- WHAT THE TASK REQUIRES -
Rewrite the listing below in full, replacing "tall tree" with "large tree" wherever it occurs and changing nothing else. Leave the pictures out of your answer.

[Spatial relationship records]
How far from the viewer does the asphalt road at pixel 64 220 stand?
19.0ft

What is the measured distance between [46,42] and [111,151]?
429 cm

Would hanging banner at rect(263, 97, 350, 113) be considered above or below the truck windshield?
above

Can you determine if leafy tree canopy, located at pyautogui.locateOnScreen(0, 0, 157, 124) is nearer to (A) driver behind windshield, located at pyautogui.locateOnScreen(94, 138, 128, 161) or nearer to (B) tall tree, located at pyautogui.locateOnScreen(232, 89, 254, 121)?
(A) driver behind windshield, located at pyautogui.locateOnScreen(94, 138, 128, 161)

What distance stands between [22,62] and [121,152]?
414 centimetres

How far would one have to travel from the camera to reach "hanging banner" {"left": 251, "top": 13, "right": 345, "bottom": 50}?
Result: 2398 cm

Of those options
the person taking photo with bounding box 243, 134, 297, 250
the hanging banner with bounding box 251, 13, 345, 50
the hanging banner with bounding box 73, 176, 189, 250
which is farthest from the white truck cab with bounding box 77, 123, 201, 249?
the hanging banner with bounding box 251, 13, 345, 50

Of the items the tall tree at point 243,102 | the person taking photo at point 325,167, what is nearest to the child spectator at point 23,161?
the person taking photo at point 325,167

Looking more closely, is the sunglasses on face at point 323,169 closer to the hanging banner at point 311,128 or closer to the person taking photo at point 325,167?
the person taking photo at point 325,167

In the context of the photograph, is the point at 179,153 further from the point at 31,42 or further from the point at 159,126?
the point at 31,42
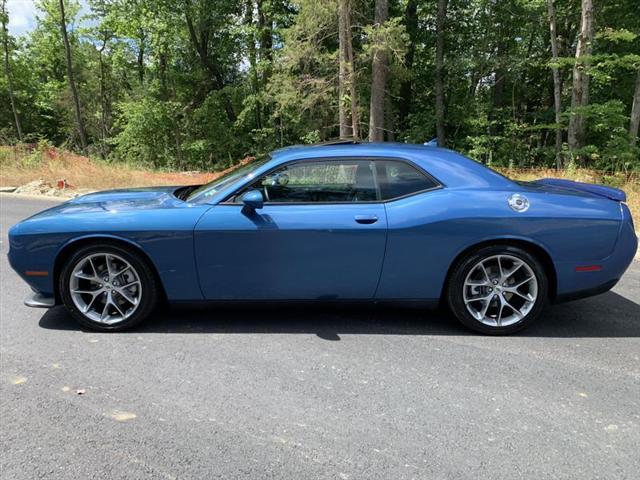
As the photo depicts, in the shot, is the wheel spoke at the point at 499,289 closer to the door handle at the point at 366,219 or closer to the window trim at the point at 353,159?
the window trim at the point at 353,159

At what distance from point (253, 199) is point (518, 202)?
6.61 feet

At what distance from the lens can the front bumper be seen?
12.7ft

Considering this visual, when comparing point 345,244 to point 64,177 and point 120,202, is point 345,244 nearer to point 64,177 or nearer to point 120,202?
point 120,202

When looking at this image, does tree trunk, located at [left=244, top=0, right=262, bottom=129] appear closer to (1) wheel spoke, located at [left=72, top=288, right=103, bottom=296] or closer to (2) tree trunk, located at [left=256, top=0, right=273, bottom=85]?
(2) tree trunk, located at [left=256, top=0, right=273, bottom=85]

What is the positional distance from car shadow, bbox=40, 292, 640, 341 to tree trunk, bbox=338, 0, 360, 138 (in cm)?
1380

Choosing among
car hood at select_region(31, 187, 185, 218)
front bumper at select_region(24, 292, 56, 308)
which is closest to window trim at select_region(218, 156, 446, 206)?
car hood at select_region(31, 187, 185, 218)

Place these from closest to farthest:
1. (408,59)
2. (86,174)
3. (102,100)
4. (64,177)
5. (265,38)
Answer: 1. (86,174)
2. (64,177)
3. (408,59)
4. (265,38)
5. (102,100)

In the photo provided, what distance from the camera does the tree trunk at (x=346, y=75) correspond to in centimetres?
1714

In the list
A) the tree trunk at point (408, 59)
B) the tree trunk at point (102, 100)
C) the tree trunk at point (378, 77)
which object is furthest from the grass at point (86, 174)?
the tree trunk at point (102, 100)

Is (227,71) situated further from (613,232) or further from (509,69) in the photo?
(613,232)

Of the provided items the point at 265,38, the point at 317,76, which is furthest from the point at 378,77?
the point at 265,38

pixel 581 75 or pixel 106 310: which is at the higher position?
pixel 581 75

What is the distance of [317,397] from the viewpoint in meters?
2.97

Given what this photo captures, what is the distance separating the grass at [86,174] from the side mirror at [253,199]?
1022 centimetres
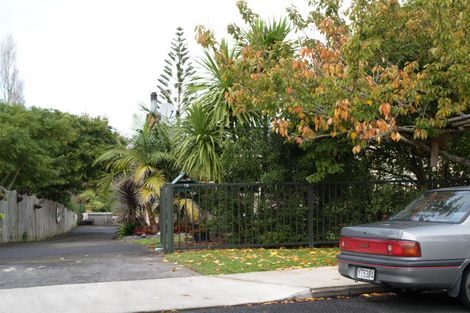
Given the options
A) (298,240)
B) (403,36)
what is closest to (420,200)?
(403,36)

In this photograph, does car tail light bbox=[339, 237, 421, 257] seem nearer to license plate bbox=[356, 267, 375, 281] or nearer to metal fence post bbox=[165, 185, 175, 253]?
license plate bbox=[356, 267, 375, 281]

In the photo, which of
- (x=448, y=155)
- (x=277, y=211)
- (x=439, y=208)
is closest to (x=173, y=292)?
(x=439, y=208)

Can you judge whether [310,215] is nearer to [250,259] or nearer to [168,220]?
[250,259]

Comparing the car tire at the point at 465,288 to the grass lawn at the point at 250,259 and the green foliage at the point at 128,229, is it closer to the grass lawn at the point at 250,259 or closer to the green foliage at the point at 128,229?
the grass lawn at the point at 250,259

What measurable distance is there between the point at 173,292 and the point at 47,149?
1544 cm

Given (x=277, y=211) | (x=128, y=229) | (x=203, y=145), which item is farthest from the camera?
(x=128, y=229)

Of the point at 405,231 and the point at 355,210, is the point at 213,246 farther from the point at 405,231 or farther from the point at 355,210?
the point at 405,231

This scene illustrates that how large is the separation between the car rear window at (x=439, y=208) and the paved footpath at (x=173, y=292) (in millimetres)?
1282

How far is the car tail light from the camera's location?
23.0 ft

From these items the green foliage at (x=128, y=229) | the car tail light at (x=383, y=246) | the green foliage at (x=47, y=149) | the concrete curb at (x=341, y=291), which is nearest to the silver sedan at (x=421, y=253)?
the car tail light at (x=383, y=246)

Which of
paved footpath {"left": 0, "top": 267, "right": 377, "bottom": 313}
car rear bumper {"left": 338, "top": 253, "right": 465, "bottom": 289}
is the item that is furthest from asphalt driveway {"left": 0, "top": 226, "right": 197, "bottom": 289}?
car rear bumper {"left": 338, "top": 253, "right": 465, "bottom": 289}

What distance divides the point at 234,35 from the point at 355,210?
16.8 feet

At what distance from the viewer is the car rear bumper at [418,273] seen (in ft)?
22.9

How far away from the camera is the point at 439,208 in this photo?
7.93 m
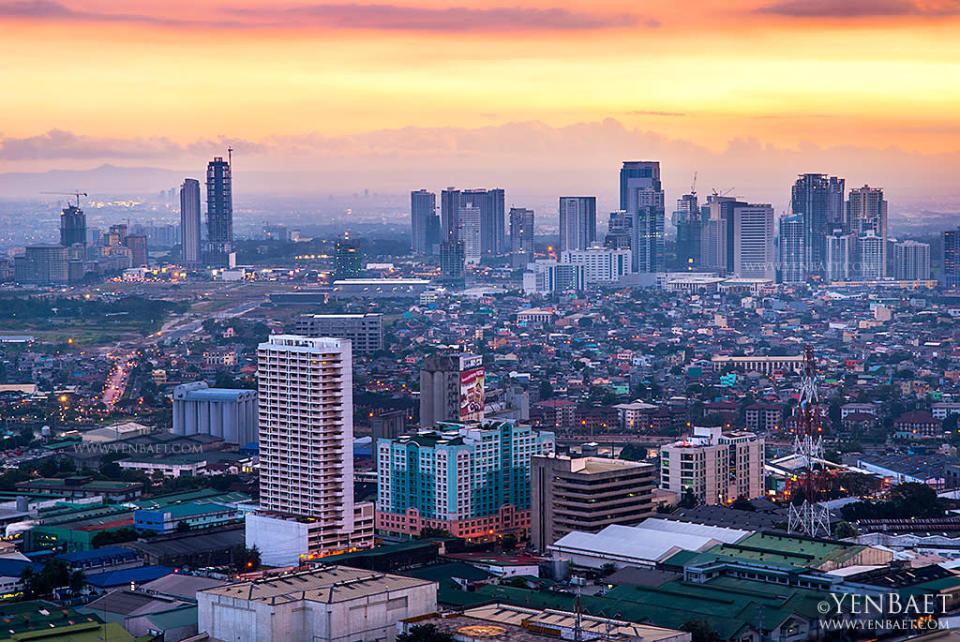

- SOLUTION TO THIS PROBLEM -
How far from the viewer does the asphalt road at pixel 64 220 stand?
19.0ft

What is the measured distance between [46,42] and [111,151]?
429 cm

Would hanging banner at rect(263, 97, 350, 113) be considered above or below the truck windshield?
above

Can you determine if leafy tree canopy, located at pyautogui.locateOnScreen(0, 0, 157, 124) is nearer to (A) driver behind windshield, located at pyautogui.locateOnScreen(94, 138, 128, 161) or nearer to (B) large tree, located at pyautogui.locateOnScreen(232, 89, 254, 121)?
(A) driver behind windshield, located at pyautogui.locateOnScreen(94, 138, 128, 161)

What distance stands between [22,62] and [121,152]?
414 centimetres

How far would one have to travel from the camera to reach "hanging banner" {"left": 251, "top": 13, "right": 345, "bottom": 50}?
Result: 2398 cm

Of those options
the person taking photo with bounding box 243, 134, 297, 250
the hanging banner with bounding box 251, 13, 345, 50
the hanging banner with bounding box 73, 176, 189, 250
which is farthest from the white truck cab with bounding box 77, 123, 201, 249?
the hanging banner with bounding box 251, 13, 345, 50

Of the items the large tree at point 243,102 | the person taking photo at point 325,167, what is nearest to the child spectator at point 23,161?
the person taking photo at point 325,167

Looking more closely, is the sunglasses on face at point 323,169 closer to the hanging banner at point 311,128 or closer to the person taking photo at point 325,167?
the person taking photo at point 325,167

In the context of the photograph, is the point at 179,153 further from the point at 31,42 or further from the point at 159,126?
the point at 31,42
As the photo depicts, in the shot, is the wheel spoke at the point at 499,289 closer to the door handle at the point at 366,219 or closer to the window trim at the point at 353,159?
the window trim at the point at 353,159

At what distance from point (253, 199) is point (518, 202)?
6.61 feet

At what distance from the lens can the front bumper be seen?
12.7ft

Considering this visual, when comparing point 345,244 to point 64,177 and point 120,202, is point 345,244 nearer to point 64,177 or nearer to point 120,202?
point 120,202

When looking at this image, does tree trunk, located at [left=244, top=0, right=262, bottom=129] appear closer to (1) wheel spoke, located at [left=72, top=288, right=103, bottom=296] or closer to (2) tree trunk, located at [left=256, top=0, right=273, bottom=85]?
(2) tree trunk, located at [left=256, top=0, right=273, bottom=85]

What is the positional distance from car shadow, bbox=40, 292, 640, 341 to tree trunk, bbox=338, 0, 360, 138 (in cm)?
1380

Choosing among
car hood at select_region(31, 187, 185, 218)
front bumper at select_region(24, 292, 56, 308)
which is closest to window trim at select_region(218, 156, 446, 206)?
car hood at select_region(31, 187, 185, 218)

Place these from closest to farthest:
1. (408,59)
2. (86,174)
3. (102,100)
4. (64,177)
5. (265,38)
Answer: 1. (86,174)
2. (64,177)
3. (408,59)
4. (265,38)
5. (102,100)

In the photo provided, what distance from the camera does the tree trunk at (x=346, y=75) correspond to in centimetres?
1714

In the list
A) the tree trunk at point (408, 59)
B) the tree trunk at point (102, 100)
C) the tree trunk at point (378, 77)
which object is furthest from the grass at point (86, 174)?
the tree trunk at point (102, 100)

Is (227,71) situated further from (613,232) or further from (509,69) in the photo?
(613,232)

Of the provided items the point at 265,38, the point at 317,76, which is furthest from the point at 378,77?
the point at 265,38

pixel 581 75 or pixel 106 310: which is at the higher position?
pixel 581 75

What is the distance of [317,397] from the viewpoint in meters?
2.97

Given what this photo captures, what is the distance separating the grass at [86,174] from the side mirror at [253,199]?
1022 centimetres
Given the options
A) (298,240)
B) (403,36)
what is closest to (420,200)?
(403,36)

In this photograph, does car tail light bbox=[339, 237, 421, 257] seem nearer to license plate bbox=[356, 267, 375, 281] or nearer to metal fence post bbox=[165, 185, 175, 253]?
license plate bbox=[356, 267, 375, 281]

In the photo, which of
- (x=448, y=155)
- (x=277, y=211)
- (x=439, y=208)
is closest to (x=173, y=292)?
(x=439, y=208)

Can you judge whether [310,215] is nearer to [250,259] or nearer to [168,220]?
[250,259]

Comparing the car tire at the point at 465,288 to the grass lawn at the point at 250,259 and the green foliage at the point at 128,229, is it closer to the grass lawn at the point at 250,259 or closer to the green foliage at the point at 128,229?
the grass lawn at the point at 250,259

What measurable distance is there between the point at 173,292 and the point at 47,149?
1544 cm

Given (x=277, y=211) | (x=128, y=229) | (x=203, y=145), which item is farthest from the camera?
(x=128, y=229)

Of the point at 405,231 and the point at 355,210, is the point at 213,246 farther from the point at 405,231 or farther from the point at 355,210?
the point at 405,231

This scene illustrates that how large is the separation between the car rear window at (x=439, y=208) and the paved footpath at (x=173, y=292) (in millimetres)?
1282

How far is the car tail light from the camera's location?
23.0 ft

From these items the green foliage at (x=128, y=229) | the car tail light at (x=383, y=246) | the green foliage at (x=47, y=149) | the concrete curb at (x=341, y=291), which is nearest to the silver sedan at (x=421, y=253)?
the car tail light at (x=383, y=246)

Which of
paved footpath {"left": 0, "top": 267, "right": 377, "bottom": 313}
car rear bumper {"left": 338, "top": 253, "right": 465, "bottom": 289}
is the item that is furthest from asphalt driveway {"left": 0, "top": 226, "right": 197, "bottom": 289}?
car rear bumper {"left": 338, "top": 253, "right": 465, "bottom": 289}

What distance divides the point at 234,35 from the point at 355,210?
16.8 feet

At what distance from the viewer is the car rear bumper at [418,273] seen (in ft)?
22.9

How far away from the camera is the point at 439,208 in this photo?
7.93 m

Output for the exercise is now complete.